Subject: Re: [HACKERS] PostgreSQL, NetBSD and NFS
To: None <pgsql-hackers@postgresql.org, current-users@netbsd.org>
From: Thor Lancelot Simon <tls@rek.tjls.com>
List: current-users
Date: 02/05/2003 15:31:49
On Wed, Feb 05, 2003 at 03:09:09PM -0500, Tom Lane wrote:
> "D'Arcy J.M. Cain" <darcy@druid.net> writes:
> > On Wednesday 05 February 2003 13:04, Ian Fry wrote:
> >> How about adjusting the read and write-size used by the NetBSD machine? I
> >> think the default is 32k for both read and write on i386 machines now.
> >> Perhaps try setting them back to 8k (it's the -r and -w flags to mount_nfs,
> >> IIRC)
> 
> > Hey!  That did it.
> 
> Hot diggety!
> 
> > So, why does this fix it?

Who knows.  One thing that I'd be interested to know is whether Darcy is
using NFSv2 or NFSv3 -- 32k requests are not, strictly speaking, within
the bounds of the v2 specification.  If he is using UDP rather than TCP
as the transport layer, another potential issue is that 32K requests will
end up as IP packets with a very large number of fragments, potentially
exposing some kind of network stack bug in which the last fragment is
dropped or corrupted (I would suspect that the likelihood of such a bug
in the NetApp stack is quite low, however).  If feasible, it is probably
better to use TCP as the transport and let it handle segmentation whether
the request size is 8K or 32K.

> I think now you file a bug report with the NetBSD kernel folk.  My
> thoughts are running in the direction of a bug having to do with
> scattering a 32K read into multiple kernel disk-cache buffers or
> gathering together multiple cache buffer contents to form a 32K write.

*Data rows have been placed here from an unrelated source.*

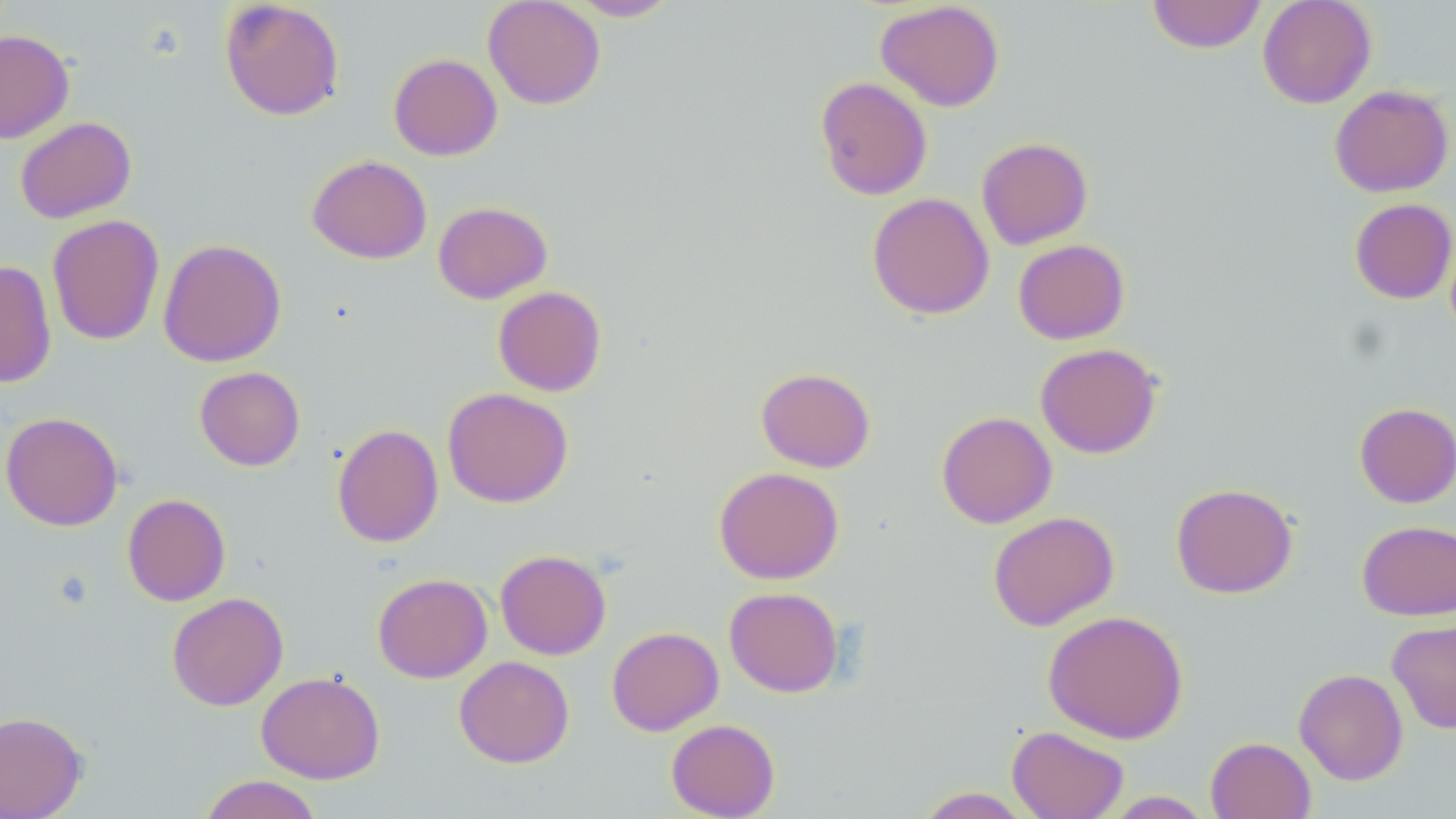
slide-level diagnosis = no evidence of blood parasites
magnification = 1000x
image size = 1456×819 pixels
modality = light microscopy
field of view = one of a larger specimen
stain = May-Grünwald-Giemsa
uninfected red blood cell locations = approximate bounding boxes as [x1, y1, x2, y2] in pixels: [219, 0, 345, 121], [482, 0, 605, 109], [567, 0, 681, 21], [1147, 0, 1267, 54], [1257, 0, 1377, 109], [875, 1, 1005, 112], [0, 30, 74, 143], [388, 53, 502, 161], [815, 76, 932, 200], [1329, 85, 1454, 198], [15, 116, 136, 223], [976, 137, 1093, 250], [307, 155, 432, 264], [867, 192, 995, 320], [1349, 198, 1456, 304], [433, 201, 552, 304], [47, 214, 164, 346], [158, 239, 286, 367], [1013, 239, 1129, 344], [0, 260, 57, 388], [493, 285, 607, 397], [1035, 343, 1162, 459], [194, 366, 305, 471], [756, 367, 876, 472], [442, 387, 573, 508], [1354, 402, 1456, 508], [0, 411, 124, 531], [936, 411, 1057, 528], [331, 423, 444, 548], [714, 466, 844, 584], [1170, 482, 1298, 599], [122, 493, 231, 606], [987, 511, 1119, 631], [1357, 520, 1456, 620], [495, 549, 611, 660], [372, 573, 492, 683], [724, 586, 844, 697], [166, 592, 288, 711], [1042, 610, 1189, 744], [1387, 619, 1456, 734], [606, 626, 724, 736], [454, 655, 575, 768], [1294, 668, 1409, 785], [256, 671, 385, 784], [0, 711, 87, 818], [666, 719, 780, 819], [1006, 725, 1129, 819], [1205, 736, 1316, 819], [198, 774, 324, 819], [913, 787, 1034, 818], [1101, 791, 1215, 818]
preparation = thin blood smear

That doesn't make much sense to me.  Pages on i386 are 4K, so whether he
does 8K writes or 32K writes, it will always come from multiple pages in
the pagecache.

> Unless NetBSD has changed from its heritage, the kernel disk cache
> buffers are 8K, and so an 8K NFS read or write would never cross a
> cache buffer boundary.  But 32K would.

I don't know what "heritage" you're referring to, but it has never been
the case that NetBSD's buffer cache has used fixed-size 8K disk buffers,
and I don't believe that it was ever the case for any Net2 or 4.4-derived
system.

> Or it could be a similar bug on the NFS server's side?

That's concievable.  Of course, a client bug is quite possible, as well,
but I don't think the mechanism you suggest is likely.

-- 
 Thor Lancelot Simon	                                      tls@rek.tjls.com
   But as he knew no bad language, he had called him all the names of common
 objects that he could think of, and had screamed: "You lamp!  You towel!  You
 plate!" and so on.              --Sigmund Freud